Request 1:
In the records, swap "building" for "tower" in everything from the line containing "What is the exact" down to the end of the records, and give back only those lines with nothing else changed.

Quoted passage:
/open-eda-course

Primary LanguageJupyter Notebook

98-154 / 18-224 / 18-624 Intro to Open-Source Chip Design

Contents

Background

There has been a substantial growth in the use of open-source technologies for hardware design over the past few years. The 2020 release of the open-source, manufacturable Skywater 130nm process node made it possible to design and manufacture a chip using entirely open-source tools. Since then, there have been over 400 chips designed and manufactured on these open-source process nodes.

This provides an interesting educational opportunity for introducing students to chip design in a low-stakes environment, without the overhead of NDAs and complex software stacks. A student only needs a baseline level of digital logic design knowledge to hit the ground running and start exploring how to prepare a simple design for fabrication. They can use interactive Jupyter notebooks to configure and understand each step of the design flow, resulting in a GDS file which they can then submit to be manufactured.

Provided records:
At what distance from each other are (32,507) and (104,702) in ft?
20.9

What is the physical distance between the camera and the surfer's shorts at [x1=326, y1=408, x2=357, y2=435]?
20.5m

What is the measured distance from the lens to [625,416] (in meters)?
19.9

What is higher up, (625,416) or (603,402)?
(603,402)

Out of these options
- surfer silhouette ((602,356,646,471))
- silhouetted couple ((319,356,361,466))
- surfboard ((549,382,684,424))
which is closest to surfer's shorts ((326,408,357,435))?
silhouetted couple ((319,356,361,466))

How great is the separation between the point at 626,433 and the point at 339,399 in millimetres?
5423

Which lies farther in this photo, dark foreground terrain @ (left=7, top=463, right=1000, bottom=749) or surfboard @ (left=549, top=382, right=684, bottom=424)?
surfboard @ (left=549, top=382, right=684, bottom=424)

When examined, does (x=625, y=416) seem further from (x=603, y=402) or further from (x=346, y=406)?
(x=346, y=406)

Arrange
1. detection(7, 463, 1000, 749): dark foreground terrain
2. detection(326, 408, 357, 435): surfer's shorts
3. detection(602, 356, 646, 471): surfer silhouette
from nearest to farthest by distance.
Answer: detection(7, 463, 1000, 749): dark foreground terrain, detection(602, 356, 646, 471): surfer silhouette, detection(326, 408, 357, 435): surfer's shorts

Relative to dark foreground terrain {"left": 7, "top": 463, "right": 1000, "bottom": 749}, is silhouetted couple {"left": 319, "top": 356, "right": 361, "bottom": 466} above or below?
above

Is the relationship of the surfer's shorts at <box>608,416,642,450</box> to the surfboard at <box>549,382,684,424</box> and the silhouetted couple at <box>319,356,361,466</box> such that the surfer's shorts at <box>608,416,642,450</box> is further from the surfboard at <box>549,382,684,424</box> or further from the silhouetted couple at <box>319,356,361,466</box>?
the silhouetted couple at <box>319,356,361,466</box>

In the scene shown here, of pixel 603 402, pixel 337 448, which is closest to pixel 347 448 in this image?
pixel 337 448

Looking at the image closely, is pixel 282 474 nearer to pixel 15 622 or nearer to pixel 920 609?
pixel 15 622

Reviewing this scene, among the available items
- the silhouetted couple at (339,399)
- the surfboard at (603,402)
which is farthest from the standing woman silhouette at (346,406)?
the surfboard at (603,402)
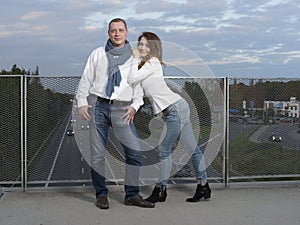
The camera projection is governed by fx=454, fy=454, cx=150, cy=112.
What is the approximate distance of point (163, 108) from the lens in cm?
491

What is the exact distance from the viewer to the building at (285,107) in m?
6.26

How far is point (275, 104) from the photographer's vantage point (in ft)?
20.5

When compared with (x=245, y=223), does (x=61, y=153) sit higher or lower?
higher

Request 2:
Answer these questions from the course background:
(a) In what year was the Skywater 130nm process node released?
(b) How many chips have been designed and manufactured on these open-source process nodes since then?
(c) What kind of file results from the design flow in the Jupyter notebooks?

Task result 1:
What is the exact distance from the viewer to the tower at (285,107) in m?
6.26

How far is point (275, 104) from the photographer's vantage point (in ft)?
20.5

When compared with (x=245, y=223), does (x=61, y=153) sit higher or lower?
higher

Task result 2:
(a) 2020
(b) Over 400
(c) A GDS file